START Data under study

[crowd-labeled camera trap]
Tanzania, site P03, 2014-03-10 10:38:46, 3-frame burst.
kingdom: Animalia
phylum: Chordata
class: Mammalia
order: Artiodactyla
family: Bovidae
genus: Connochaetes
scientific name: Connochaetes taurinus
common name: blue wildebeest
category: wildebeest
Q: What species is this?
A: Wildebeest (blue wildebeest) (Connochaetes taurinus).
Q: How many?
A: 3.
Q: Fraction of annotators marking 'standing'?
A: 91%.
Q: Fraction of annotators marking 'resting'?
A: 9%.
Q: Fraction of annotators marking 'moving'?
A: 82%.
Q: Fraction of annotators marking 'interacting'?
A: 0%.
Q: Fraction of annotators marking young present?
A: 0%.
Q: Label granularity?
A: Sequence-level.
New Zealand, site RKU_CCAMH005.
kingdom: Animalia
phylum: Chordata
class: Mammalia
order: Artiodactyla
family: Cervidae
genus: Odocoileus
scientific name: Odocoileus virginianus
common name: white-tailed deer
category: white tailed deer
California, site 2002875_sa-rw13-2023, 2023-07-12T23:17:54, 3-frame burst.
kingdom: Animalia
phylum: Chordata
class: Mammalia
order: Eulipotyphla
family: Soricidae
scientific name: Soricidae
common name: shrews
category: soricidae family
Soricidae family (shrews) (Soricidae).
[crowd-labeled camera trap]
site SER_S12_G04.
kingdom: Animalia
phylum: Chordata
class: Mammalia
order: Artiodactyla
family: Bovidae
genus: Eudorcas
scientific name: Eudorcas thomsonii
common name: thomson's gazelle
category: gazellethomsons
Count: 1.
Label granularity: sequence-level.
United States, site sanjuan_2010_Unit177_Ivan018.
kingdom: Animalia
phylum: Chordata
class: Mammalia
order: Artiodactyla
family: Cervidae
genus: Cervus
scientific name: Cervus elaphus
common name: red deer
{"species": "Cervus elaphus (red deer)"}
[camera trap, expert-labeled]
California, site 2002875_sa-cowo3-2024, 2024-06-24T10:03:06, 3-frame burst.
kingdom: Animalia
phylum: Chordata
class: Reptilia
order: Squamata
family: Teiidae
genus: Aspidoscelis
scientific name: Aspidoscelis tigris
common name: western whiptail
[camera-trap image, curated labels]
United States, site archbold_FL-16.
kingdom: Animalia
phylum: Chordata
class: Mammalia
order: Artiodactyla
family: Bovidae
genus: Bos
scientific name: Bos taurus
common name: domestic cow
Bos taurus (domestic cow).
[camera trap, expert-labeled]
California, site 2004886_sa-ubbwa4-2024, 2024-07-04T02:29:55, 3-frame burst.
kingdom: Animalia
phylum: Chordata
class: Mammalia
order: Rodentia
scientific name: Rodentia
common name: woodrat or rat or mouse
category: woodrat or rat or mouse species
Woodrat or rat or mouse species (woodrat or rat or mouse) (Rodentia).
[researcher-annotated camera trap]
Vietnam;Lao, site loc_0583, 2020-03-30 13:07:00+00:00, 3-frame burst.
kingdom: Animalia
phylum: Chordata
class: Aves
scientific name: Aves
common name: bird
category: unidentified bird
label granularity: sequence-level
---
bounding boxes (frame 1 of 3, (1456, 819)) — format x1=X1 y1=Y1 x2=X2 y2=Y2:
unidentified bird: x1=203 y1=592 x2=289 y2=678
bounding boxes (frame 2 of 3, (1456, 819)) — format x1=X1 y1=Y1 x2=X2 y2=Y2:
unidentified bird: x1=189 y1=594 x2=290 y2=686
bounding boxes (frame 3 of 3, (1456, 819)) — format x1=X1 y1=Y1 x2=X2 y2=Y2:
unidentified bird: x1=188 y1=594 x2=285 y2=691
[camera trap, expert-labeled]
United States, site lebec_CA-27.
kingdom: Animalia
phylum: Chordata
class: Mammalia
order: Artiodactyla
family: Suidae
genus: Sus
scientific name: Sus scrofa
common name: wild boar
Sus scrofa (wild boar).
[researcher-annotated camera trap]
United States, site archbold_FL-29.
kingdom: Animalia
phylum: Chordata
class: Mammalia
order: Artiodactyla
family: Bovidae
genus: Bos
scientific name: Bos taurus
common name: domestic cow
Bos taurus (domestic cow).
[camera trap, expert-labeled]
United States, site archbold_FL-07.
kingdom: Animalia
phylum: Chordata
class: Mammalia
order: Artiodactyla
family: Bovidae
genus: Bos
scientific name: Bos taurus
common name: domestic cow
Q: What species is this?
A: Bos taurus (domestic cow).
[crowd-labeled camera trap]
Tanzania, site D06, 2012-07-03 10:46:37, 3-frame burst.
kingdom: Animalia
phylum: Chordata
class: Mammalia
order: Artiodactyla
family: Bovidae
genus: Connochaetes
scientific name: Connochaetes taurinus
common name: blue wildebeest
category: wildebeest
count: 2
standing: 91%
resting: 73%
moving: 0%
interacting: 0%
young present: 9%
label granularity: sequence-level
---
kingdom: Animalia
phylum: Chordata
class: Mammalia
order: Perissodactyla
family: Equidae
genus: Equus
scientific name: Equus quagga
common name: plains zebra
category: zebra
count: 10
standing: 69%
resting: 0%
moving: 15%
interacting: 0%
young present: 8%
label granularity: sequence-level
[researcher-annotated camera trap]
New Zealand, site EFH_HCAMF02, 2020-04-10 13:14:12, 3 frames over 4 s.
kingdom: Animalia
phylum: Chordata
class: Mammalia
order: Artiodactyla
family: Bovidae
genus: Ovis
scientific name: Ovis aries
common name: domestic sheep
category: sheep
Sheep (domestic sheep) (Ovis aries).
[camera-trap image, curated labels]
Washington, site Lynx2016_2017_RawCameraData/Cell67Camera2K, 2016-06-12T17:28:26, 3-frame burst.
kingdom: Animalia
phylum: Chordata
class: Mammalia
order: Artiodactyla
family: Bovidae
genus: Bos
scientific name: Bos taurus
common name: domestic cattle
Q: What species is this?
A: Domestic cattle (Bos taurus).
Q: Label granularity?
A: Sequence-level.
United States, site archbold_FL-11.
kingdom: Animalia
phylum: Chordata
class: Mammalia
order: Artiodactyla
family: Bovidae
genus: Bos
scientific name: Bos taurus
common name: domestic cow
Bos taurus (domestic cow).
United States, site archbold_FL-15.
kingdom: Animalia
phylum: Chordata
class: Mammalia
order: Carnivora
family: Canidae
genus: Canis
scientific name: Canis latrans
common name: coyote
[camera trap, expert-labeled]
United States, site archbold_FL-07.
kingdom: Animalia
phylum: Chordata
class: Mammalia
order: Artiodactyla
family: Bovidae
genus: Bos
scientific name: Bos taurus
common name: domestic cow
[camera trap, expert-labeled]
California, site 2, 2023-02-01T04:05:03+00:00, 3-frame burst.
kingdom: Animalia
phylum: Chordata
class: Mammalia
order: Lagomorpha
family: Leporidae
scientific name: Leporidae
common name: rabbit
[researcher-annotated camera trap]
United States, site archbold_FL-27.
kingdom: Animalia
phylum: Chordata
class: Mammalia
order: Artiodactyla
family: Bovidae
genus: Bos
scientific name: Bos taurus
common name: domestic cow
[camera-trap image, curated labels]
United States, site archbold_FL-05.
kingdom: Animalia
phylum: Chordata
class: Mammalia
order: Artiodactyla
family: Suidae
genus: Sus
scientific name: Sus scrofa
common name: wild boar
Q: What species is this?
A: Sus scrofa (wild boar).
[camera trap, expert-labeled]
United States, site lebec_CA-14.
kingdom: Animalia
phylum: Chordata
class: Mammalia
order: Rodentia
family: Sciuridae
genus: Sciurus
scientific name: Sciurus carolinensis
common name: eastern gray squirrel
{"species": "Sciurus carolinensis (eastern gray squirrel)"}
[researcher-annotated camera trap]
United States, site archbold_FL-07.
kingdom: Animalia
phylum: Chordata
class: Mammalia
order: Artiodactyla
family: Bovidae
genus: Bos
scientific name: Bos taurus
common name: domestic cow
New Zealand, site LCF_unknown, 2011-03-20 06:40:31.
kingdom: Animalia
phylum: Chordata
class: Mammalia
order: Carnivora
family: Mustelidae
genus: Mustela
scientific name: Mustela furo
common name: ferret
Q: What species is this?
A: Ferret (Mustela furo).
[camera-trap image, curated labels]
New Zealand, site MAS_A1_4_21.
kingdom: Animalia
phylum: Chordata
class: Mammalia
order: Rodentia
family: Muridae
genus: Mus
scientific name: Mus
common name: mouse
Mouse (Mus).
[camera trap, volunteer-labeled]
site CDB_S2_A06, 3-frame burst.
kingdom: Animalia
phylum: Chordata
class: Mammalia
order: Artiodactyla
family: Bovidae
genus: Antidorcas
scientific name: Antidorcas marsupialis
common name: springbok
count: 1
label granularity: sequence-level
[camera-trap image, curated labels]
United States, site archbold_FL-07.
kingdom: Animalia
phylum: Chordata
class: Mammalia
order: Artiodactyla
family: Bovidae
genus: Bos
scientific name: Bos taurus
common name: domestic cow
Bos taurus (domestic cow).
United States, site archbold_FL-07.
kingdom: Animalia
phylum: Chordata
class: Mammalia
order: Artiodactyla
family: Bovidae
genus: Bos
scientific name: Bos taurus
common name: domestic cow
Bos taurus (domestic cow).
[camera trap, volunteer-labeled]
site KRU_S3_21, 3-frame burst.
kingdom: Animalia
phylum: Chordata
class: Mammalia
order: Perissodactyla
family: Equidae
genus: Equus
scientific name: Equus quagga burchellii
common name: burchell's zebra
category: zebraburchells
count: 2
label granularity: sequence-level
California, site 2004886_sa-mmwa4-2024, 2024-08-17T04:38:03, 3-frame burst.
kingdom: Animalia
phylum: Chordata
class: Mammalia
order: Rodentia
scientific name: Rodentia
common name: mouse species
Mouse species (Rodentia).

END Data under study

__How to complete this task__
A word-for-word copy of the entries, from the first line through the line containing "category: white tailed deer", is the whole answer.

__Reply__
[crowd-labeled camera trap]
Tanzania, site P03, 2014-03-10 10:38:46, 3-frame burst.
kingdom: Animalia
phylum: Chordata
class: Mammalia
order: Artiodactyla
family: Bovidae
genus: Connochaetes
scientific name: Connochaetes taurinus
common name: blue wildebeest
category: wildebeest
Q: What species is this?
A: Wildebeest (blue wildebeest) (Connochaetes taurinus).
Q: How many?
A: 3.
Q: Fraction of annotators marking 'standing'?
A: 91%.
Q: Fraction of annotators marking 'resting'?
A: 9%.
Q: Fraction of annotators marking 'moving'?
A: 82%.
Q: Fraction of annotators marking 'interacting'?
A: 0%.
Q: Fraction of annotators marking young present?
A: 0%.
Q: Label granularity?
A: Sequence-level.
New Zealand, site RKU_CCAMH005.
kingdom: Animalia
phylum: Chordata
class: Mammalia
order: Artiodactyla
family: Cervidae
genus: Odocoileus
scientific name: Odocoileus virginianus
common name: white-tailed deer
category: white tailed deer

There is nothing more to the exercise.